Nearly 50% of healthcare providers face second victim syndrome (SVS) – the trauma after a medical complication or error – at least once, and experts are now urging more emphasis on improving access to services to help surgeons at risk of the condition.

Around 20% of hospitalised patients may experience a complication at some stage, with some specialties being particularly exposed to SVS, anaesthesia, paediatrics and obstetrics-gynaecology being among them.

The presentation varies, bringing prolonged emotional consequences for some and affecting the personal life and professional practice of others, reports Medscape.

The consequences can be psychological (shame, guilt, anxiety, grief, or depression), cognitive (lack of empathy, burnout, and post-traumatic stress), social, cultural, spiritual and physical. There are mainly quantitative data on the frequency of SVS; few qualitative studies are available.

Most published research does not focus on surgical specialties, even though surgeons face stressful situations and technical challenges daily, making them particularly susceptible to SVS.

Strength and emotional control are part of the typical surgeon stereotype. Consequently, the occurrence of a surgical complication is most often approached only from a technical standpoint without accepting its emotional consequences.

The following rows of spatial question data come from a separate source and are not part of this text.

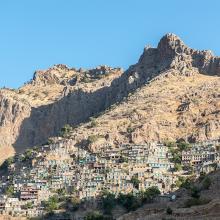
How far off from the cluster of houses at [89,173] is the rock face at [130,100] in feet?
14.0

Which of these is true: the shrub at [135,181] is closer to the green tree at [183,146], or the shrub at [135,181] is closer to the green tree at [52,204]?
the green tree at [52,204]

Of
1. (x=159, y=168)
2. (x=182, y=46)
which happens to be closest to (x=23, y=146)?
(x=182, y=46)

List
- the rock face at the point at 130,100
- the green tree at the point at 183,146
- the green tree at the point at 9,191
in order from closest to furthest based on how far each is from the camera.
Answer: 1. the green tree at the point at 9,191
2. the green tree at the point at 183,146
3. the rock face at the point at 130,100

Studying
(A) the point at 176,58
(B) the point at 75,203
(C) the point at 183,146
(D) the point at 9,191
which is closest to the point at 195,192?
(B) the point at 75,203

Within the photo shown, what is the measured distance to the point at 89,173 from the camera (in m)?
109

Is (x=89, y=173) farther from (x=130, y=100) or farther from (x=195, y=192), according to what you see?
(x=195, y=192)

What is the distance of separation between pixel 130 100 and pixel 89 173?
26762 mm

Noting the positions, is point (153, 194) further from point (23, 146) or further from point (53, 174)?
point (23, 146)

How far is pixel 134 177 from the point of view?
348ft

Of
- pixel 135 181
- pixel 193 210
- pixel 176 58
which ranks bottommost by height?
pixel 193 210

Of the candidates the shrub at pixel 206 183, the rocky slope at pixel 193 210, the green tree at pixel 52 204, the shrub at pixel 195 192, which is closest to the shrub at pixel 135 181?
the green tree at pixel 52 204

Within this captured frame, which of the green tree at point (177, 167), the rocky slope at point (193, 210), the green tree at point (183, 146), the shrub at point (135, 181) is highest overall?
the green tree at point (183, 146)

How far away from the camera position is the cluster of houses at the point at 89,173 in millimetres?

Study analyses data from 13 publications

An analysis by a team from Singapore examined published data on SVS in surgical settings. Thirteen qualitative studies, either cross-sectional or in the form of semi-structured interview reports, were selected.

The studies were conducted in the US, the UK, Canada and France. The analysis focused on a cohort of 1 069 surgeons from various specialities. The psychological, physical and professional impacts of SVS were distinguished, and the factors affecting the response to the causal event.

Psychologically, the most frequently described negative feelings were guilt, depression, anxiety, frustration and embarrassment. These had social, personal and professional repercussions, including self-restriction of leisure activities and insomnia.

Most lasted between a week and a month after the event and were more pronounced in female surgeons and those in aesthetic surgery.

Negative feelings

Guilt was the most commonly expressed feeling (18.1%-89.1%), because of the unique relationship between surgeons and patients.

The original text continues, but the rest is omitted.